- Quoted text
R/pinterval_mondrian.R
In pintervals: Model Agnostic Prediction Intervals

Documented in pinterval_mondrian

#' Mondrian Conformal Prediction Intervals for Continuous Predictions
#'
#'@description
#'This function calculates Mondrian conformal prediction intervals with a confidence level of 1-alpha for a vector of (continuous) predicted values using inductive conformal prediction on a Mondrian class-by-class basis. The intervals are computed using a calibration set with predicted and true values and their associated classes. The function returns a tibble containing the predicted values along with the lower and upper bounds of the prediction intervals. Mondrian conformal prediction intervals are useful when the prediction error is not constant across groups or classes, as they allow for locally valid coverage by ensuring that the coverage level \eqn{1 - \alpha} holds within each class—assuming exchangeability of non-conformity scores within classes.

- Problems to work on
- A) From the Mondrian conformal prediction documentation, list everything the function's returned tibble contains.
- B) In the Mondrian conformal prediction documentation, when are these intervals said to be useful?

- Supplied entries
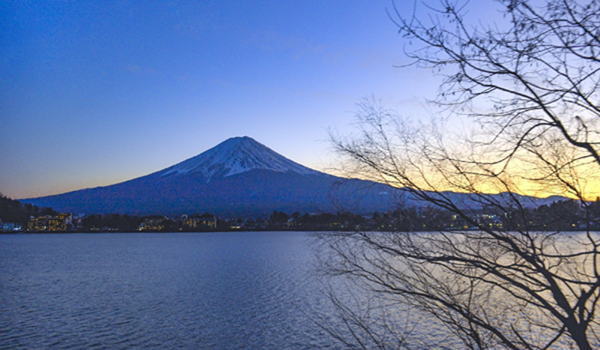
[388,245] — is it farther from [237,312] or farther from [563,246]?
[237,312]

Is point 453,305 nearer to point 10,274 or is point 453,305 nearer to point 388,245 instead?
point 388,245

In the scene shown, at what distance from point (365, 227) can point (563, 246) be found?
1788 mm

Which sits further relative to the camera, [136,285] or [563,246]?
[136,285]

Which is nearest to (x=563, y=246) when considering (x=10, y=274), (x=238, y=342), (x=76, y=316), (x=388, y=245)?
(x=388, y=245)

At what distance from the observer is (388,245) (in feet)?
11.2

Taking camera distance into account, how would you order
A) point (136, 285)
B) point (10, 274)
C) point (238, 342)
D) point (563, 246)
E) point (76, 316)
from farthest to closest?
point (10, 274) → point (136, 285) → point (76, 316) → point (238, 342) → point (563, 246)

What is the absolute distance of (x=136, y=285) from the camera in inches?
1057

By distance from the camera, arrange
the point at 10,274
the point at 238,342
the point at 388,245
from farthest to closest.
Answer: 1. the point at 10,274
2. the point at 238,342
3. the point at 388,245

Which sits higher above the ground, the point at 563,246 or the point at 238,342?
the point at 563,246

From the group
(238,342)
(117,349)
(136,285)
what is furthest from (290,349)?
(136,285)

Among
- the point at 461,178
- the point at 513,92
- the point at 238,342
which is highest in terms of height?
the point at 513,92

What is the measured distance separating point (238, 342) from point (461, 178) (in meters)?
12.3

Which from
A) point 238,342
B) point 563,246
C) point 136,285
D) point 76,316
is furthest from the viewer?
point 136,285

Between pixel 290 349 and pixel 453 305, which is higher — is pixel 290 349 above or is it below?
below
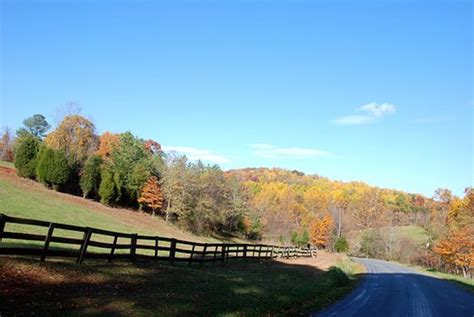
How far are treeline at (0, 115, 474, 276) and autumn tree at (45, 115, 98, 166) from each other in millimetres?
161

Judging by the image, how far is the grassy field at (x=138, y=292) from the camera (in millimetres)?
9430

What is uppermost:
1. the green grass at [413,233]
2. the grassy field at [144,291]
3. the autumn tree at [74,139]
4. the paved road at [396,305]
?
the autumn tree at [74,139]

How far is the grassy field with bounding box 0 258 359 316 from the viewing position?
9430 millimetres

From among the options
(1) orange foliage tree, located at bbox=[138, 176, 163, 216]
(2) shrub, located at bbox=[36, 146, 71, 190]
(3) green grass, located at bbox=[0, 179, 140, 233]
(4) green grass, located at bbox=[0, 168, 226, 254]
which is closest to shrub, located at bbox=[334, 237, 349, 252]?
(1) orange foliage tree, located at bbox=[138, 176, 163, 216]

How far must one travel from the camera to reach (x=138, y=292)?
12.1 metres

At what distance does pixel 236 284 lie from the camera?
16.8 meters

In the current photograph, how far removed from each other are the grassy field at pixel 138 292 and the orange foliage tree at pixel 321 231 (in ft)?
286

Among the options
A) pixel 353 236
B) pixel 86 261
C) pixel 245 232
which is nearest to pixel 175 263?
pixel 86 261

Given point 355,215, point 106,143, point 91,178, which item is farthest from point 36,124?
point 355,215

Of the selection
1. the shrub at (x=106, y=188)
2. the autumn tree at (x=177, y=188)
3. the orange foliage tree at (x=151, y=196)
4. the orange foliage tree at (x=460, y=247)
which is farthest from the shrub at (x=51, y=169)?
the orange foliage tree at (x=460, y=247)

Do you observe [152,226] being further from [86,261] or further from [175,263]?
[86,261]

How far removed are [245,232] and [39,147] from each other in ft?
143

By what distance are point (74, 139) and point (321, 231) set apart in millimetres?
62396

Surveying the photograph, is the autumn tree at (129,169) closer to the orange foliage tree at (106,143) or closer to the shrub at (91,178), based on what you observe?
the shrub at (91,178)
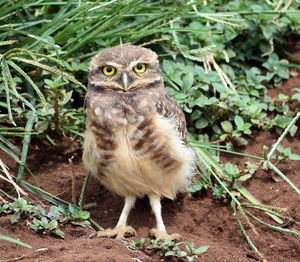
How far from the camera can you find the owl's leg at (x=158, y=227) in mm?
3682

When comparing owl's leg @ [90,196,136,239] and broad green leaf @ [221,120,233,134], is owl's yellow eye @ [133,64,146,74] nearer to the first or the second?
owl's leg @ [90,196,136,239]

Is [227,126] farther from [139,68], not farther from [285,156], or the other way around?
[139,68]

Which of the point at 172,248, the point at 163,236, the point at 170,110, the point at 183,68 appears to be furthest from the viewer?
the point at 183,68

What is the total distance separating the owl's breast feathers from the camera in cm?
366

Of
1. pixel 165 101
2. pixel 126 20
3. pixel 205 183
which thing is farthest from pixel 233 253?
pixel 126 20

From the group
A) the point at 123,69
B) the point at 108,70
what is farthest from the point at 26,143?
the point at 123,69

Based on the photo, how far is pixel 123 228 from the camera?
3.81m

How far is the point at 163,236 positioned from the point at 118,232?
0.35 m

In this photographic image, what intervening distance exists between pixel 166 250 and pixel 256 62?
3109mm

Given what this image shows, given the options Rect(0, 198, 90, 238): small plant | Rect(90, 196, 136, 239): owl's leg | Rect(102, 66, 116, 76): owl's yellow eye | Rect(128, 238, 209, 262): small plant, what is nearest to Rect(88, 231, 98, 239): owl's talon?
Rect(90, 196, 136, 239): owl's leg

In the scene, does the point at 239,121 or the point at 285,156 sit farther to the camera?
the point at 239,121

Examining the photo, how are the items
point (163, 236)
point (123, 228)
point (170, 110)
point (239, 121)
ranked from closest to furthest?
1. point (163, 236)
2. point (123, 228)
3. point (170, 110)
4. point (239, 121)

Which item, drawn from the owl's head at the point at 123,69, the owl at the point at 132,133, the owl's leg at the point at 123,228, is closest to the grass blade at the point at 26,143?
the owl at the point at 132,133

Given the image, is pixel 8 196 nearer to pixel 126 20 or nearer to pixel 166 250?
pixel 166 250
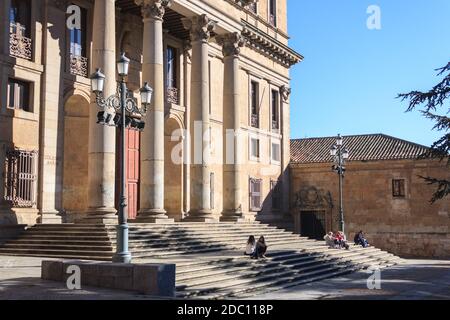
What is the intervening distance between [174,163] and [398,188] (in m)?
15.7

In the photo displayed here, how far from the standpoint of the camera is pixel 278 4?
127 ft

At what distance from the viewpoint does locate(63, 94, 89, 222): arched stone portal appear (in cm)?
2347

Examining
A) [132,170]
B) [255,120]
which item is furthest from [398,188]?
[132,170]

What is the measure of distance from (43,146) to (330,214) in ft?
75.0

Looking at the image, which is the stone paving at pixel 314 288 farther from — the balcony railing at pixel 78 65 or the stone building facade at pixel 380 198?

- Responses
- A)
- The predicted values
- The lower bounds of the prediction intervals
- The upper bounds of the prediction intervals

- B) They are useful when the prediction error is not constant across groups or classes.